Cloudflare Research: Two Years In

Great technology companies build innovative products and bring them into the world; iconic technology companies change the nature of the world itself.

Cloudflare’s mission reflects our ambitions: to help build a better Internet. Fulfilling this mission requires a multifaceted approach that includes ongoing product innovation, strategic decision-making, and the audacity to challenge existing assumptions about the structure and potential of the Internet. Two years ago, Cloudflare Research was founded to explore opportunities that leverage fundamental and applied computer science research to help change the playing field.

We’re excited to share five operating principles that guide Cloudflare’s approach to applying research to help build a better Internet and five case studies that exemplify these principles. Cloudflare Research will be all over the blog for the next several days, so subscribe and follow along!

Innovation comes from all places

Innovative companies don’t become innovative by having one group of people within the company dedicated to the future; they become that way by having a culture where new ideas are free-flowing and can come from anyone. Research is most effective when it is permitted to grow beyond or outside isolated lab environments, is deeply integrated into all facets of a company’s work, and connected with the world at large. We think of our research team as a support organization dedicated to identifying and nurturing ideas that are between three and five years away.
═══
■ PROBLEM STATEMENT:
Output everything in the Cloudflare Research text from "Great technology companies" down to "the playing field.", copied word for word.
═══
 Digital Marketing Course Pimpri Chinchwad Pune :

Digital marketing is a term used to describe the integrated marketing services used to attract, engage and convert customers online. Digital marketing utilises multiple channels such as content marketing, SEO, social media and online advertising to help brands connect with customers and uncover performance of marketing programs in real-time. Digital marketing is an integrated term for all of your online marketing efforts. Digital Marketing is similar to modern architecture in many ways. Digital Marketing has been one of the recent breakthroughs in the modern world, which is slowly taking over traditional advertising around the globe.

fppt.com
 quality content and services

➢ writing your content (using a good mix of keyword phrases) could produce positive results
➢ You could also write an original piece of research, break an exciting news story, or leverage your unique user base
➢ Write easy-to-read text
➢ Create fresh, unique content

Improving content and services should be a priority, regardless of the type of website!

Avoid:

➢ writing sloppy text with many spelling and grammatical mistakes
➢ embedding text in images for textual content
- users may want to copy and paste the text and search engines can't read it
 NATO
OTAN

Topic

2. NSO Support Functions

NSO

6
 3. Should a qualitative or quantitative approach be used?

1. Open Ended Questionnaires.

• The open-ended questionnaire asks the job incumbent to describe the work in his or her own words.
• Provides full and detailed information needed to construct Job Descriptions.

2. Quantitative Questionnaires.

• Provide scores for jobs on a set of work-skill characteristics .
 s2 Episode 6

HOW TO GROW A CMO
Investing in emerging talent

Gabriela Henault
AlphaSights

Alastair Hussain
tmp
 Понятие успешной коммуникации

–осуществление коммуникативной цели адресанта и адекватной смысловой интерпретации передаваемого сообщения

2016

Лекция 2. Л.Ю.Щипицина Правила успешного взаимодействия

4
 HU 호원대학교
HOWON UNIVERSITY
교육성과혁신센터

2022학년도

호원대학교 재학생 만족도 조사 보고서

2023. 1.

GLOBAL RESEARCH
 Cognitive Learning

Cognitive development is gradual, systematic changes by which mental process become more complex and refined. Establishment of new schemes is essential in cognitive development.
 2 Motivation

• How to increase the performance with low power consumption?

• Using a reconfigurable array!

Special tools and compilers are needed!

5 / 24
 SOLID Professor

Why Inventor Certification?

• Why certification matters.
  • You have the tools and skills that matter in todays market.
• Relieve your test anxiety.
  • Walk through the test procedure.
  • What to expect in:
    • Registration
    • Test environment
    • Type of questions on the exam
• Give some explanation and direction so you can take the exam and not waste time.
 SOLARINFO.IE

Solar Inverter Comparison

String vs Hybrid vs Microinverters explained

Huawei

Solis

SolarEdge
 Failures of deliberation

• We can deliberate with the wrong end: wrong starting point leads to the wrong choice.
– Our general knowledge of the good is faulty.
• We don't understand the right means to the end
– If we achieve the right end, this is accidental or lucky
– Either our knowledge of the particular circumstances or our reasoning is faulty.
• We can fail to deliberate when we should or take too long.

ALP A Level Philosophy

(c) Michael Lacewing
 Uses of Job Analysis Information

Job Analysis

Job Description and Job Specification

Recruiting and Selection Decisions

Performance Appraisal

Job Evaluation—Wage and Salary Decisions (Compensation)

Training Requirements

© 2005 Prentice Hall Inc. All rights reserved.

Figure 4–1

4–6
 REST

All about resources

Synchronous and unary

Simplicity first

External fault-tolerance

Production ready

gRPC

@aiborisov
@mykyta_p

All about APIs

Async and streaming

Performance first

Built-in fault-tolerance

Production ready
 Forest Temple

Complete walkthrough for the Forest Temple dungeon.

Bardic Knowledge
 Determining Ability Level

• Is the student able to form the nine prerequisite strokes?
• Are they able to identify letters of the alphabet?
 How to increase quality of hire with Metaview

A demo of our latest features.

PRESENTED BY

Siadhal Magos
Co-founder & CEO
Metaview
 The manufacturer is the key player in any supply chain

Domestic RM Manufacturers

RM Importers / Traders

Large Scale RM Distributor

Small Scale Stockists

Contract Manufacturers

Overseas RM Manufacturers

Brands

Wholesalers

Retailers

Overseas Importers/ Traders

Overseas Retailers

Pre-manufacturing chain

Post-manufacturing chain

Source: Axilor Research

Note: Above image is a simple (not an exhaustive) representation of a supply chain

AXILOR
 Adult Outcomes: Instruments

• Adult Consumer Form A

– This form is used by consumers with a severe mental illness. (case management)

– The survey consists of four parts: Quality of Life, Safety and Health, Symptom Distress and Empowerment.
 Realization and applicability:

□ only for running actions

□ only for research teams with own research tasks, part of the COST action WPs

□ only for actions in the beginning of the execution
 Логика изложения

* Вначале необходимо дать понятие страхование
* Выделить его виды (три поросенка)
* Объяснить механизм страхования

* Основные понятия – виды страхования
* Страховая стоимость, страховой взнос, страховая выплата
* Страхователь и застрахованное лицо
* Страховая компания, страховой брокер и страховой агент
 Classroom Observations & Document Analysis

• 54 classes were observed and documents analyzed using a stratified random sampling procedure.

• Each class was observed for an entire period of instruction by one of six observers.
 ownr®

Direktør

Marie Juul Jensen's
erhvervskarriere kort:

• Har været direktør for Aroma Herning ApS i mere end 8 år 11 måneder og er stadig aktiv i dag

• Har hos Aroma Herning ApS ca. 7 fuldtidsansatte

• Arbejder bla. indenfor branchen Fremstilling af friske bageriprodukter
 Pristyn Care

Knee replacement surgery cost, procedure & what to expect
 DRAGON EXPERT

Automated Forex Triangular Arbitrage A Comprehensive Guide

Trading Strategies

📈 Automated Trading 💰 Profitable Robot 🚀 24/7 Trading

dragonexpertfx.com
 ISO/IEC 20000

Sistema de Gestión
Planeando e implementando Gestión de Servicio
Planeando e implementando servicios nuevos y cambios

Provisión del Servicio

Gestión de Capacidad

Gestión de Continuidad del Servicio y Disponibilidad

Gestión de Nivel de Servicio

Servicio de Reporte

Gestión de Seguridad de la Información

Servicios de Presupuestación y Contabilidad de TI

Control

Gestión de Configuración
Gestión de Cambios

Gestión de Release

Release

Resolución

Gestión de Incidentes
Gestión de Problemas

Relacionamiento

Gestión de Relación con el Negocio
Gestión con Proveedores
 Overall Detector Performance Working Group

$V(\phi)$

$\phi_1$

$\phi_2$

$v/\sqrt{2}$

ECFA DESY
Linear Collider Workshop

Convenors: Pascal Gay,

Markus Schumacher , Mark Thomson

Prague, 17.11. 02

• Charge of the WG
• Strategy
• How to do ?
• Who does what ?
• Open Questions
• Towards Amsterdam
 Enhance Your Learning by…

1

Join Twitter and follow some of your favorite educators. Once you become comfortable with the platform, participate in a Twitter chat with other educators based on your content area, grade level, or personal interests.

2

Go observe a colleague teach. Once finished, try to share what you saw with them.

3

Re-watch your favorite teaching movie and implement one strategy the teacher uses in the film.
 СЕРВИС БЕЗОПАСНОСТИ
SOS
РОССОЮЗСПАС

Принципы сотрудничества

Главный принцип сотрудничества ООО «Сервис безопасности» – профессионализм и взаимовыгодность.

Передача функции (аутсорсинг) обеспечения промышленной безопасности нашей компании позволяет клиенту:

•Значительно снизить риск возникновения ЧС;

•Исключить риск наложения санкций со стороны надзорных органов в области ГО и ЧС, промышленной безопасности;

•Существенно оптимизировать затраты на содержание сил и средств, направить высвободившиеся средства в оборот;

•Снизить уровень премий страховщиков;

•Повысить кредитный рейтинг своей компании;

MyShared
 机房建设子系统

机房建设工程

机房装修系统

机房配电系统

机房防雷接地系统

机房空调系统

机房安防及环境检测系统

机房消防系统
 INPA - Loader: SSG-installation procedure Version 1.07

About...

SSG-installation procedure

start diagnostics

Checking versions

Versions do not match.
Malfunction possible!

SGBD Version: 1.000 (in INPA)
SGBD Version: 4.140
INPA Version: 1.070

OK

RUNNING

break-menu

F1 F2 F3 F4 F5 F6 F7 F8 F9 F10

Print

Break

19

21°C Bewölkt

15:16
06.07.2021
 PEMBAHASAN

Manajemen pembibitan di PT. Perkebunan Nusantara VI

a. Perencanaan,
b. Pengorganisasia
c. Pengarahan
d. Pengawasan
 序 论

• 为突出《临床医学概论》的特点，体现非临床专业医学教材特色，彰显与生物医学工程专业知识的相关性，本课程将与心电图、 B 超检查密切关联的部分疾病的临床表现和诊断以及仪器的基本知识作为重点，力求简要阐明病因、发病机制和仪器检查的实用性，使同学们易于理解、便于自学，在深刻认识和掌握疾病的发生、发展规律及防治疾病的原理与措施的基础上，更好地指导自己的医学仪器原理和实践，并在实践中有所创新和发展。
═══
■ SOLUTION BELOW:
Great technology companies build innovative products and bring them into the world; iconic technology companies change the nature of the world itself.

Cloudflare’s mission reflects our ambitions: to help build a better Internet. Fulfilling this mission requires a multifaceted approach that includes ongoing product innovation, strategic decision-making, and the audacity to challenge existing assumptions about the structure and potential of the Internet. Two years ago, Cloudflare Research was founded to explore opportunities that leverage fundamental and applied computer science research to help change the playing field.